▸ **PERINTAH A**
Ubah bagian daftar dari baris yang memuat "This visual scene" sampai akhir daftar menjadi CSV dua kolom bernama teks dan jawaban, dengan satu baris untuk setiap pasangan teks dan jawabannya. Letakkan masing-masing dalam satu kolom berkutip dan ganti setiap pergantian baris dengan spasi.

+++ KUTIPAN TERPILIH +++

Mau CAD Turun? Ada Cara Susah, Tapi Ada yang Gampang Kok

Hidayat Setiaji, CNBC Indonesia
29 January 2019 15:00
Mau CAD Turun? Ada Cara Susah, Tapi Ada yang Gampang Kok
Ilustrasi Rupiah dan Dolar AS (CNBC Indonesia/Andrean Kristianto)
Jakarta, CNBC Indonesia - Indonesia belum selesai berperang dengan 'musuh' yang sama sejak 2011. Dia terlalu tangguh dan belum bisa dikalahkan hingga sekarang. 

'Musuh' itu bernama defisit transaksi berjalan (current account deficit/CAD). Gara-gara dia, Indonesia beberapa kali dibuat kerepotan karena dipaksa membuat pilihan berat.



Defisit transaksi berjalan, apabila tidak diimbangi dengan pasokan devisa dari portofolio keuangan alias hot money, akan membuat Neraca Pembayaran Indonesia (NPI) tekor.

Ketika NPI tekor, artinya keseimbangan eksternal jomplang. Lebih banyak devisa yang keluar dibandingkan yang masuk, sehingga rupiah tidak punya modal untuk menguat.
 

Akibatnya, rupiah selalu dihantui risiko depresiasi. Inilah yang terjadi pada 2013, 2015, dan 2018 saat ketidakpastian ekonomi global memuncak yang membuat hot money seret dan NPI defisit. 

 

Saat rupiah melemah karena defisit di transaksi berjalan, pemerintah dan BI dihadapkan kepada pilihan sulit. Membiarkan impor terus masuk untuk mendukung pertumbuhan ekonomi tetapi defisit transaksi berjalan semakin parah, atau mengerem impor dan mengorbankan laju pertumbuhan ekonomi untuk menyelamatkan rupiah.  

Pada 2015 dan 2018, yang diambil adalah pilihan kedua. Akibatnya, laju pertumbuhan ekonomi belum kunjung sesuai dengan potensinya karena harus mengalah. 


(BERLANJUT KE HALAMAN 2)

Bank Indonesia (BI) sejak tahun lalu mengarahkan tujuan kebijakan moneter untuk menurunkan defisit transaksi berjalan. Caranya adalah dengan menaikkan suku bunga acuan sampai enam kali yang bertujuan memperlambat laju pertumbuhan ekonomi sehingga impor bisa ditekan. 

"Kalau suku bunga meningkat pasti akan mempengaruhi investasi dan impor. Defisit trade balance akan berkurang seiring investasi yang berkurang. Current account masih perlu dibantu, BI masuk dengan kebijakan suku bunga untuk meredam domestic demand. Kita cegah defisit transaksi berjalan terus melebar dan berdampak ke nilai tukar," ungkap Dody Budi Waluyo, Deputi Gubernur BI, beberapa waktu lalu. 

"Suku bunga kita itu memang diarahkan agar sebagai bagian bagaimana kita menurunkan defisit transaksi berjalan dan memastikan bahwa aset keuangan kita menarik secara global," ujar Perry Warjiyo, Gubernur BI, dalam jumpa pers usai rapat Komite Stabilitas Sektor Keuangan (KSSK) di kantor Kementerian Keuangan, Jakarta, hari ini.

+++ ENTRI TERSEDIA +++

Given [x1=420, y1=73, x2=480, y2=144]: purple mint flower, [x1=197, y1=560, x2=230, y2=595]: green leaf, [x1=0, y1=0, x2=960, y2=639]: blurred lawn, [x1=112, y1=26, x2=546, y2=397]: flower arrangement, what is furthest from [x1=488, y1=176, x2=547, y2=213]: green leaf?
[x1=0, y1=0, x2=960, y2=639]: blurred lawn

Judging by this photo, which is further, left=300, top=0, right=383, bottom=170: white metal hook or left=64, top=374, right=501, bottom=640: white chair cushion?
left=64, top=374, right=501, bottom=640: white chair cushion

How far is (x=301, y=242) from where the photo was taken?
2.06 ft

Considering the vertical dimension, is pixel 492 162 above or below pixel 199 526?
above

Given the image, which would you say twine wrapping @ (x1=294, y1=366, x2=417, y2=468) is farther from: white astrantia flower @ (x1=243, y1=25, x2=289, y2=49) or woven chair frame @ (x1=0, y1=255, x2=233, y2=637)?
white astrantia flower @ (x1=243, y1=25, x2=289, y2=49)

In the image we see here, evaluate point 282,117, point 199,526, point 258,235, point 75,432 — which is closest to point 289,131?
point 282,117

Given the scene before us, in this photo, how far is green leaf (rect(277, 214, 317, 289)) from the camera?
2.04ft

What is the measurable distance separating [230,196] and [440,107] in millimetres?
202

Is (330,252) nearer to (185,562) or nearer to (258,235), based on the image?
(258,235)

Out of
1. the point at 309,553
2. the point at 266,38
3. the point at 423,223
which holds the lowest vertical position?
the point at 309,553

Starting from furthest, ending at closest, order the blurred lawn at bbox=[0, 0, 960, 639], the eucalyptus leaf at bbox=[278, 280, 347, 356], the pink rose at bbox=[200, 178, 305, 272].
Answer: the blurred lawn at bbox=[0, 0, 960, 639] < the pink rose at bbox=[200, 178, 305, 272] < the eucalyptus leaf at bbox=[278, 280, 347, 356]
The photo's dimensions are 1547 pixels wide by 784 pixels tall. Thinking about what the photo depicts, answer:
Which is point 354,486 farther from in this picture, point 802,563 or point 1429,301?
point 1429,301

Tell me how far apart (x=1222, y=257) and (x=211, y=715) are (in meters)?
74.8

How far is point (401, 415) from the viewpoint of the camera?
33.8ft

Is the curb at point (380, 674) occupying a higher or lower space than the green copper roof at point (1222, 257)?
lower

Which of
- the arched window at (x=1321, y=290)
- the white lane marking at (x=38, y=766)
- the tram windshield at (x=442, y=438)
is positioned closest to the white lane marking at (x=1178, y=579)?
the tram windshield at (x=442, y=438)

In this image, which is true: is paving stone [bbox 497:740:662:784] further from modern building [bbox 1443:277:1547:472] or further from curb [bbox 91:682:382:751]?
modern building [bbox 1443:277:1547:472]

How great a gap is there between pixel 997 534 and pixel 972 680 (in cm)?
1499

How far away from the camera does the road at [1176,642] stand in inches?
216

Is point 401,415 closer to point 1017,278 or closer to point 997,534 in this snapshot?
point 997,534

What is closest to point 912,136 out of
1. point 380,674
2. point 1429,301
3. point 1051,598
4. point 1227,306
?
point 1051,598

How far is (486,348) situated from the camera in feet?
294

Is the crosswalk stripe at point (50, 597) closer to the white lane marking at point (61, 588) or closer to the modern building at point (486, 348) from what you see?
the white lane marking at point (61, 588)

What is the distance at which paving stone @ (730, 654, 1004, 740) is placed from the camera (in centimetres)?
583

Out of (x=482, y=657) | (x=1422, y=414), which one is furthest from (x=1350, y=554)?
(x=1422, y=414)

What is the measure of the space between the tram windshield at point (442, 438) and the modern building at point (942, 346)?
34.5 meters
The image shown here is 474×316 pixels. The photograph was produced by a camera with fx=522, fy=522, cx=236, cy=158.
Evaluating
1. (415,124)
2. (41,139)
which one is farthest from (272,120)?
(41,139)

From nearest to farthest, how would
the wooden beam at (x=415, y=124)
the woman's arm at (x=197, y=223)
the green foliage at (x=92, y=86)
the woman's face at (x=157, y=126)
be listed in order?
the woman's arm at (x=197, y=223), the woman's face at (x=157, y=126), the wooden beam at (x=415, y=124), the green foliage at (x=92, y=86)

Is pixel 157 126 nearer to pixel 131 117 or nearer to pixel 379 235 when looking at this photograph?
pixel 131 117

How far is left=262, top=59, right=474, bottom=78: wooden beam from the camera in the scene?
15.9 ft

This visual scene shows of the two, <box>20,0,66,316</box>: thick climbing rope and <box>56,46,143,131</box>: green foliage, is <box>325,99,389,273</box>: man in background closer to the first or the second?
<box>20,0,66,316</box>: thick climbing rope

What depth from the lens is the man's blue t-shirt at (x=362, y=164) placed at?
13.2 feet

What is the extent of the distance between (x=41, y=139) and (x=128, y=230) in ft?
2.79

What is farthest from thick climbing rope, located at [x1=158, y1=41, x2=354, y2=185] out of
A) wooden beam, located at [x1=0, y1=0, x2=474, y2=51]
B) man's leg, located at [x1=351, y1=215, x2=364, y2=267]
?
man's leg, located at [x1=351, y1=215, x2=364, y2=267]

+++

▸ **PERINTAH B**
Tuliskan ulang kata demi kata bagian artikel tentang defisit transaksi berjalan mulai dari "Saat rupiah melemah" sampai "karena harus mengalah.".

▸ **HASIL TUGAS A**
teks,jawaban
"This visual scene shows of the two, <box>20,0,66,316</box>: thick climbing rope and <box>56,46,143,131</box>: green foliage, is <box>325,99,389,273</box>: man in background closer to the first or the second?","<box>20,0,66,316</box>: thick climbing rope"
"What depth from the lens is the man's blue t-shirt at (x=362, y=164) placed at?","13.2 feet"
"What is the extent of the distance between (x=41, y=139) and (x=128, y=230) in ft?","2.79"
"What is farthest from thick climbing rope, located at [x1=158, y1=41, x2=354, y2=185] out of A) wooden beam, located at [x1=0, y1=0, x2=474, y2=51] B) man's leg, located at [x1=351, y1=215, x2=364, y2=267] ?","man's leg, located at [x1=351, y1=215, x2=364, y2=267]"

▸ **HASIL TUGAS B**
Saat rupiah melemah karena defisit di transaksi berjalan, pemerintah dan BI dihadapkan kepada pilihan sulit. Membiarkan impor terus masuk untuk mendukung pertumbuhan ekonomi tetapi defisit transaksi berjalan semakin parah, atau mengerem impor dan mengorbankan laju pertumbuhan ekonomi untuk menyelamatkan rupiah.  

Pada 2015 dan 2018, yang diambil adalah pilihan kedua. Akibatnya, laju pertumbuhan ekonomi belum kunjung sesuai dengan potensinya karena harus mengalah.